WHAT THIS TASK INVOLVES - Please retype the entries exactly as they stand, leaving out any pictures.

AVAILABLE RECORDS -
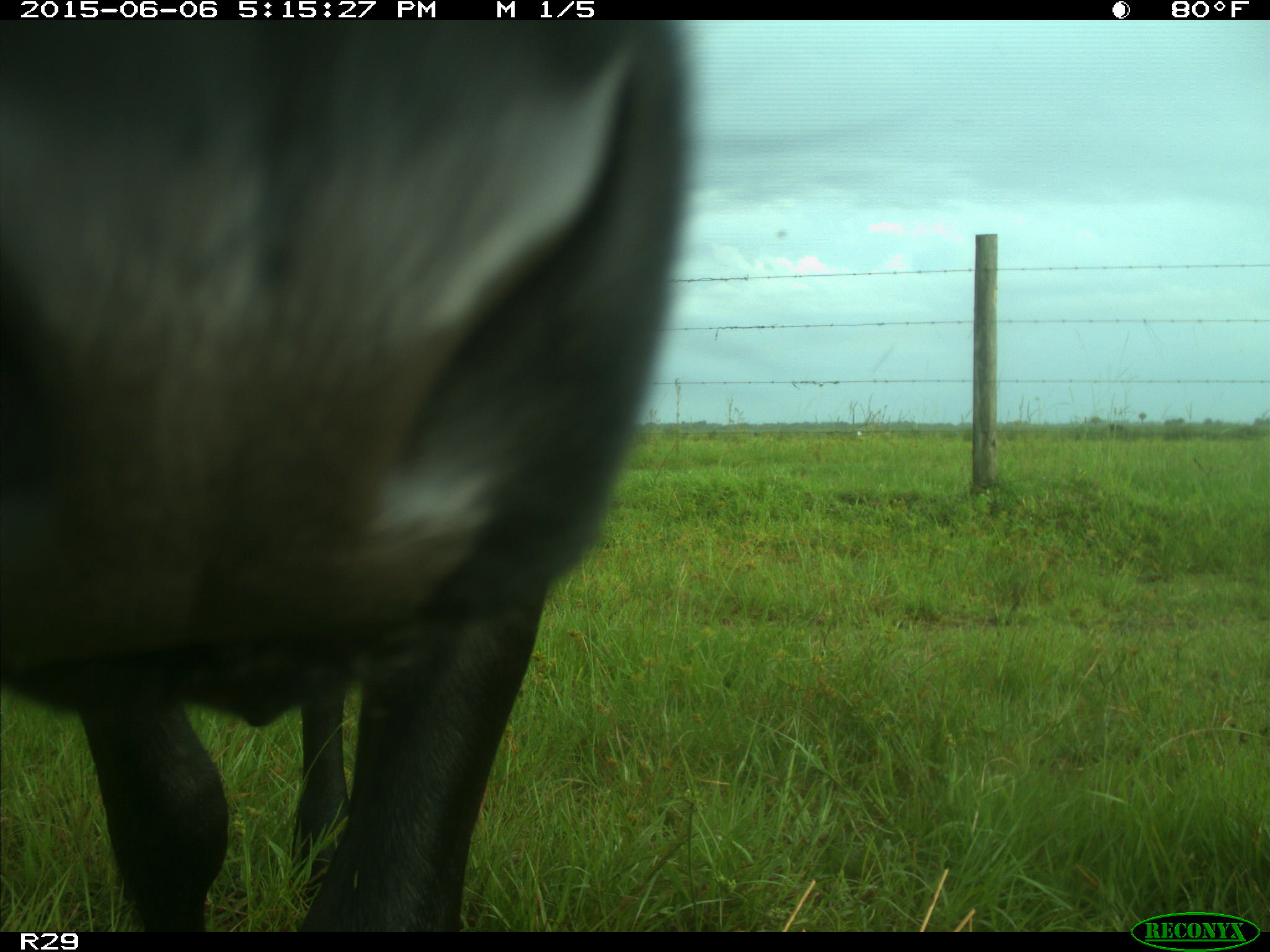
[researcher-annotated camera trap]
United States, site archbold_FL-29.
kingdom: Animalia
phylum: Chordata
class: Mammalia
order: Artiodactyla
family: Bovidae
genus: Bos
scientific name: Bos taurus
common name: domestic cow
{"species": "Bos taurus (domestic cow)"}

ANSWER TO THE EXERCISE -
[researcher-annotated camera trap]
United States, site archbold_FL-29.
kingdom: Animalia
phylum: Chordata
class: Mammalia
order: Artiodactyla
family: Bovidae
genus: Bos
scientific name: Bos taurus
common name: domestic cow
{"species": "Bos taurus (domestic cow)"}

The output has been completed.